Once the conversation had climbed out of the impenetrable linguistic forest of the bureaucrats, civil servants and systemic bourgeoisie; and ripped itself free of the suffocating social creepers of the over-educated, under-whelming middle classes, the language of Sovereigns and Serfs reigned supreme – and it is a surprisingly and disarmingly simple one – heart filled, base, emotional, primal and blunt.

There had been something fundamental missing in the more rarified and courtly conversations: something powerful enough to override the staggering self interest of the die hard industrialist and money monster – something that could present a healthy threat – a razor sharp blade waved at the fabric of their voracious acquisition.

What had been missing was Fear: Fear with a capital F. Fear of being hurt. Of being Humiliated. And diminished. Fear of LOSING!

And if there’s one thing that the Restoration Queen could inspire in the hearts and the underpants of the stolid grey captains of industry and finance – it was fear. because without her they were nothing.The Queen and the land were one. And without her the land would suffer. Poison her, act against her interests and their future would crumble into the sea never to be given a moments thought ever again.
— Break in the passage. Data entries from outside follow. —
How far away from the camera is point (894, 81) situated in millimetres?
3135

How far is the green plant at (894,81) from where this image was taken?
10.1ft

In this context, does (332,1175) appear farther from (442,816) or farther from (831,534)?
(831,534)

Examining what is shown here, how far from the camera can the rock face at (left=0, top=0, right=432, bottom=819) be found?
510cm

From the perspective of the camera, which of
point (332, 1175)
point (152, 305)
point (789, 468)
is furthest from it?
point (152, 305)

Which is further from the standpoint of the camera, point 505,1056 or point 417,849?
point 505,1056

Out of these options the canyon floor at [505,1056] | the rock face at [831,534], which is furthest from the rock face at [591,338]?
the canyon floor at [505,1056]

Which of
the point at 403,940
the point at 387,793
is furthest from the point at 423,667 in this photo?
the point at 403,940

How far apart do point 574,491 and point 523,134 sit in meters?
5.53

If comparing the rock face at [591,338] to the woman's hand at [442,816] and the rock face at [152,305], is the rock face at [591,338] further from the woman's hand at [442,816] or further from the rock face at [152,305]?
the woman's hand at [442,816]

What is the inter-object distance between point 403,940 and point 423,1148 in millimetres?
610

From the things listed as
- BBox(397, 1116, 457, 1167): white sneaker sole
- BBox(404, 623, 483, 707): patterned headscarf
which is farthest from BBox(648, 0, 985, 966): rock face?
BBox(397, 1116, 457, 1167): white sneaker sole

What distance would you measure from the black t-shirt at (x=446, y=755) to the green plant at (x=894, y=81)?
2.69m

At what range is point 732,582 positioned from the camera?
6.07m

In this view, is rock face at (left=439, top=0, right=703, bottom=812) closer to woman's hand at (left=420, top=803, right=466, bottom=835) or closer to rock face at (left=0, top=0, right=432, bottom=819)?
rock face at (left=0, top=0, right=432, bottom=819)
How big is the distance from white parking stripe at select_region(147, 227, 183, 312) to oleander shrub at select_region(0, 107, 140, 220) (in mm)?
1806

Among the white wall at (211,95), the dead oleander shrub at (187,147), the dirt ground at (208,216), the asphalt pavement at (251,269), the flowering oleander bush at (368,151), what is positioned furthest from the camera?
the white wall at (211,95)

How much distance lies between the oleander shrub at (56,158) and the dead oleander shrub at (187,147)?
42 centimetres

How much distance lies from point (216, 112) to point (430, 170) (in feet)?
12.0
From whence and where the Restoration Queen came is a matter of conjecture to some and legend to others. Her punked credential to rule in a land of shaped hedges, swinging Cul de sacs, subversion, elegance, eccentricity and foot-long sausage rolls was without question. But her conscience? Her fiery righteous conscience written across the world: where did that come from?

Some say from just an hour in a sweat shop outside Delhi – that the shock was too much for even her bullet-proof sensibilities – and that to scuttle from a palatial room to view a button pauper stitching Hope onto jackets put the first fissure in her armour of suburban everydayness – and sparked a more regal purpose in her heart.

Others say that it was that day at the Palace all that time ago, when the stick finally pricked the ardour of her anger at the inequality and destruction of it all.

So the Restoration Queen took stock and a deep breath; and she thought ‘time to knit a new fabric of life: one hitch and stitch at a time.’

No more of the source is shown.